Using multi-modal PET and MRI to predict the site of tumour recurrence in high-grade glioma

Abstract

Background: High-grade gliomas (HGG) are highly aggressive and incurable brain tumours that often recur within 2 cm of the original site, even after complete oncological treatments. Advanced MRI and PET techniques hold promise for better tumour delineation and characterisation. This thesis investigates the spatial characterisation of translocator protein (TSPO) and amino acid PET in initially diagnosed HGG and at the point of post-treatment progression, with a view to identifying future sites of disease progression.

Methods: HGG patients underwent prospective imaging with [11C](R)PK11195 and [11C]methionine PET alongside MRI including diffusion tensor imaging (DTI). [11C](R)PK11195 binding potential (BPND) and [11C]methionine tumour-to-background ratio were generated. The PET biomarkers were first used to characterise tumour regions defined on MRI as contrast-enhancing (CE) and peritumoral regions and diffusion connectivity map (N=12 initially diagnosed).
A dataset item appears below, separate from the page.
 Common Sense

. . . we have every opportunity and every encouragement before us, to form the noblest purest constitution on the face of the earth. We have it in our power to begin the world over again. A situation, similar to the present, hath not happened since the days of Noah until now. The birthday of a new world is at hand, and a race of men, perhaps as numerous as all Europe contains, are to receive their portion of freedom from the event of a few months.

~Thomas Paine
Secondly, tumour biological volumes were delineated and compared among [11C](R)PK11195 and [11C]methionine PET and CE-MRI using overlap, Dice and Jaccard similarity coefficients (DSC and JSC), and discrepancy measures at baseline (12- initially diagnosed; 8 post-treatment). Disease progression was assessed using follow-up MRI (N=16) and registered with baseline PET biomarkers to explore overlap and similarity.
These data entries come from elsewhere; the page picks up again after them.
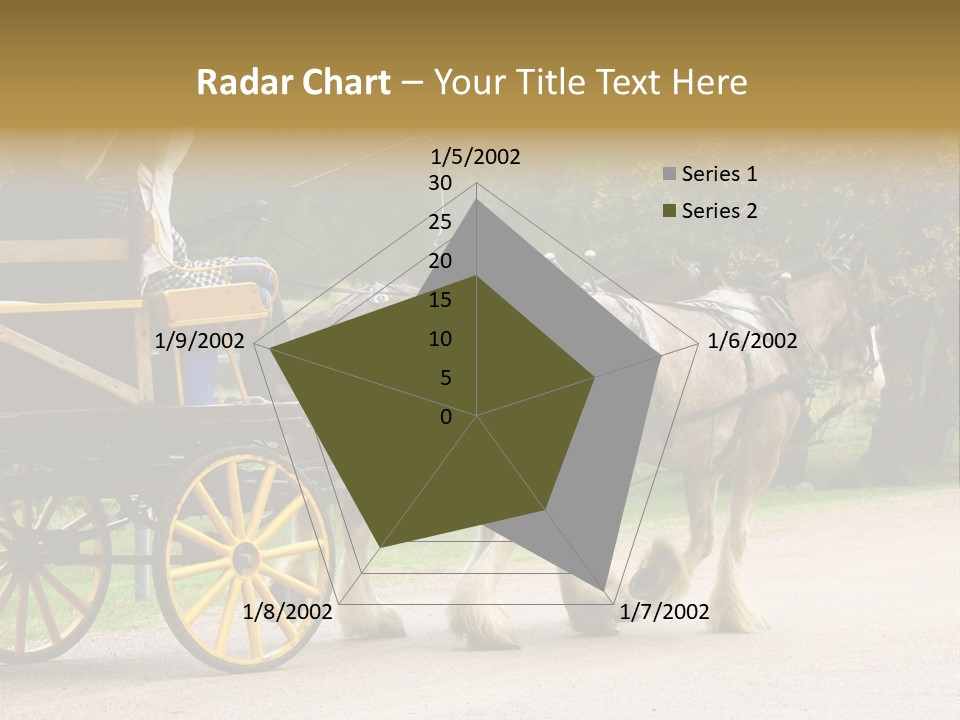 Radar Chart – Your Title Text Here

1/5/2002
30
25
20
15
10
5
0
1/6/2002
1/7/2002
1/8/2002
1/9/2002

Series 1
Series 2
Results: In newly diagnosed HGG, 67±22% of CE-MRI regions showed positive TSPO/methionine, while 36±15% of peritumoral regions showed positive TSPO but negative methionine. TSPO binding in CE-MRI and peritumoral regions was significantly higher than in the contra-lesional reference. [11C](R)PK11195 PET demonstrated a gradual decrease in TSPO binding along the DTI connectivity map compared to [11C]methionine. [11C](R)PK11195 and [11C]methionine biological volumes showed moderate spatial similarity (DSC=0.65±0.15, JSC=0.50±0.16) at initial diagnosis, which decreased for post-treatment HGG (DSC=0.35±0.15, JSC=0.22±0.11). Both PET volumes exhibited moderate overlap with CE-MRI at initial diagnosis, but post-treatment spatial similarity decreased, with substantial discrepancies. TSPO binding and methionine uptake show signals in areas where future disease progression occurred, with average overlaps of 0.51±0.25 and 0.43±0.26, respectively.
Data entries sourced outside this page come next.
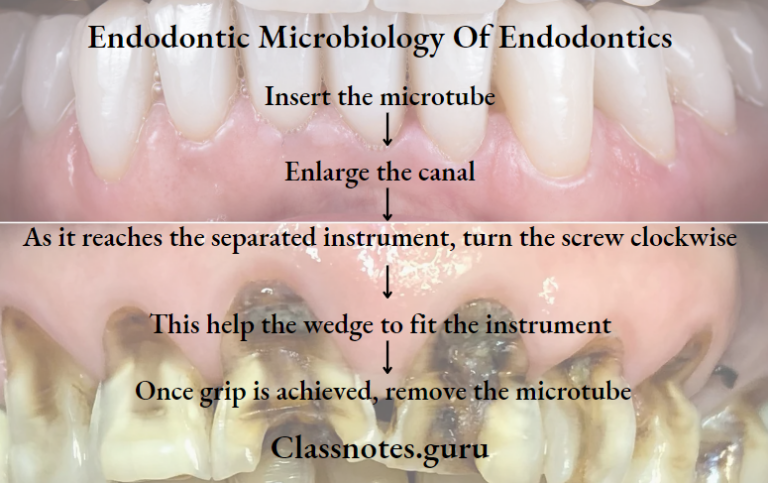 Endodontic Microbiology Of Endodontics

Insert the microtube
↓
Enlarge the canal
↓
As it reaches the separated instrument, turn the screw clockwise
↓
This help the wedge to fit the instrument
↓
Once grip is achieved, remove the microtube

Classnotes.guru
Conclusions: This work provides the first detailed spatial characterisation of two PET biomarkers in newly diagnosed HGG and at the point of post-treatment progression. Elevated TSPO binding without increased methionine uptake may indicate inflammatory or discrete neoplastic populations not captured by standard imaging techniques. Both PET radiotracers demonstrated increased uptake beyond initial contrast enhancement, and although the exact site lacked specificity, disease progression almost universally occurred within this area. Notably, the discrepancy between TSPO and methionine binding increases post-treatment, with elevated TSPO expression likely reflecting late-stage inflammation contributing to symptomatic worsening in such patients.